Por conta da escassez de filmes no mercado e de alguns equipamentos que não foram devolvidos, o projeto de aluguel da Supercamera 215E precisou ser interrompido momentaneamente. Mas Bernardo segue garimpando oportunidades e pretende retomar a iniciativa em breve.

Descoberta pelo processo

O que despertou o interesse do empresário pela fotografia analógica foi a câmera digital que Bianca, sua irmã gêmea, ganhou de sua tia por volta de 2008, quando ela entrou para a faculdade. Aquele objeto cheio de botões, que quase sempre produzia imagens meio escuras e fora de foco, fez com que o jovem começasse a estudá-lo cada vez mais.

Alguns anos mais tarde, quando já estava arrasando nos cliques, Bernardo largou um bom emprego fixo para virar fotógrafo de casamentos. E a paixão pela fotografia analógica nasceu aí.

“Depois de um tempo, comecei a ter certo desconforto com o trabalho nos casamentos, pois achava tudo bem genérico e que o mercado inteiro entregava um resultado muito parecido. Então, comecei a estudar os processos analógicos para entender o que poderia fazer diferente e passei a misturar o analógico e o digital”, relata.

A curiosidade pelos processos químicos fez com que Bernardo montasse um laboratório de revelação, em 2017, no espaço que o Coletivo Mofo – um dos principais grupos responsáveis pela recente redescoberta da fotografia analógica em BH – mantinha na ocupação artística do Edifício Almeida.

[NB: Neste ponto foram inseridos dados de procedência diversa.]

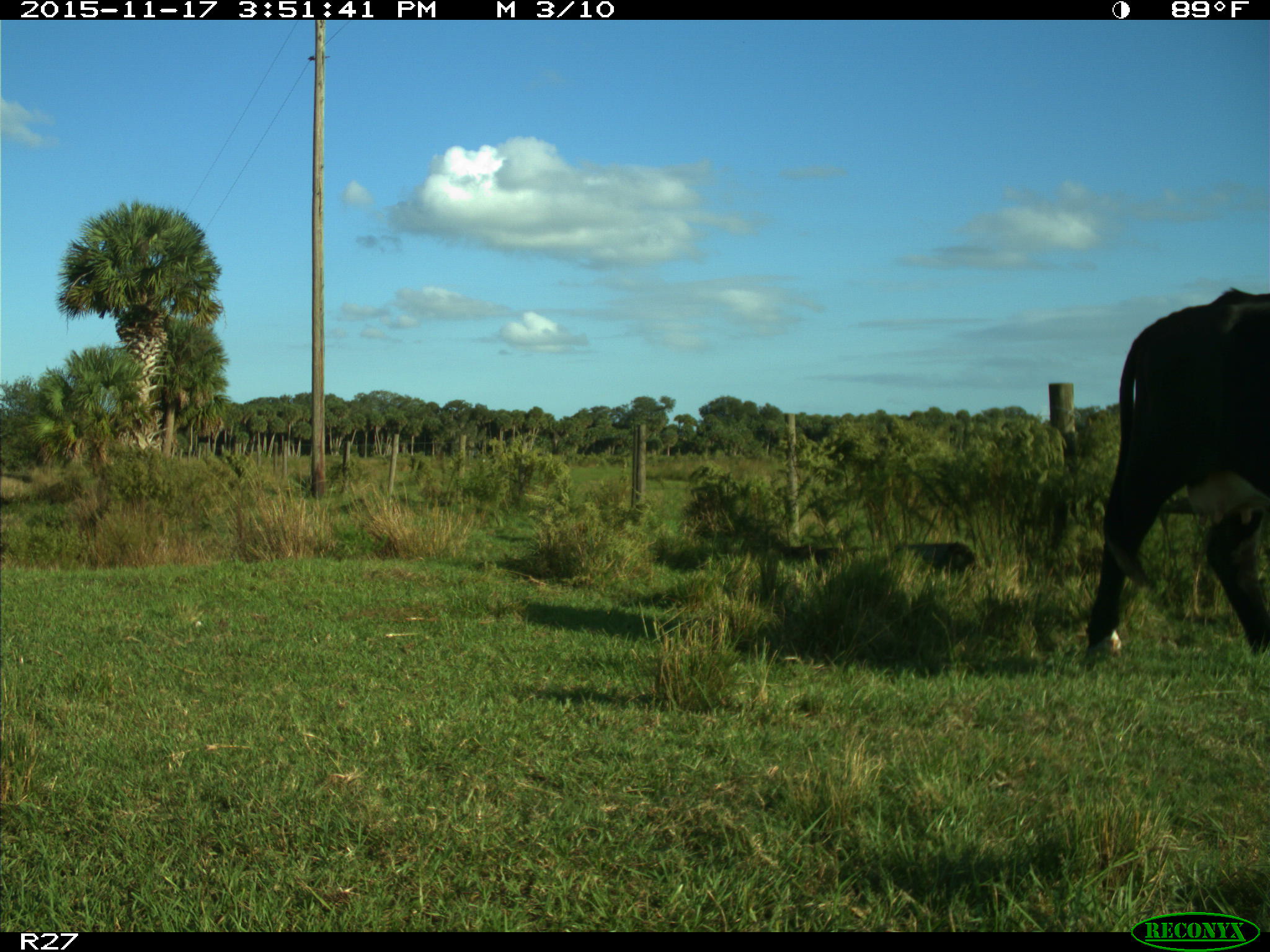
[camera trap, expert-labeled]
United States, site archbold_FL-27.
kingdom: Animalia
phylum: Chordata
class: Mammalia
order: Artiodactyla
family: Bovidae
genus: Bos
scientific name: Bos taurus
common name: domestic cow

O ambiente da loja física da Super Camera no Velho Mercado Novo é um sonho pra qualquer apaixonado por fotografia analógica
Créditos: Super Camera | Divulgação
O ambiente da loja física da Super Camera no Velho Mercado Novo é um sonho pra qualquer apaixonado por fotografia analógica

Depois que o coletivo precisou sair da ocupação artística, Bernardo e um amigo receberam o convite para abrir uma loja dedicada exclusivamente à fotografia analógica no Velho Mercado Novo. A galeria antiga, que até então estava praticamente abandonada, passou por um bonito processo de revitalização e renovação, ganhando nova vida.

Assim, em dezembro de 2018, nasceu a Super Camera, uma mistura de loja e laboratório, que logo se tornou um lugar importante para a comunidade da fotografia analógica em BH.

Para Bernardo, a foto analógica faz parte de um processo de construção de memórias. “Hoje, produzimos registros e não memórias. Uma coisa não é melhor que a outra, mas a fotografia analógica ganha um status diferente à medida que você precisa de um tempo para vê-la acontecendo, para tornar uma imagem latente”, filosofa o empresário.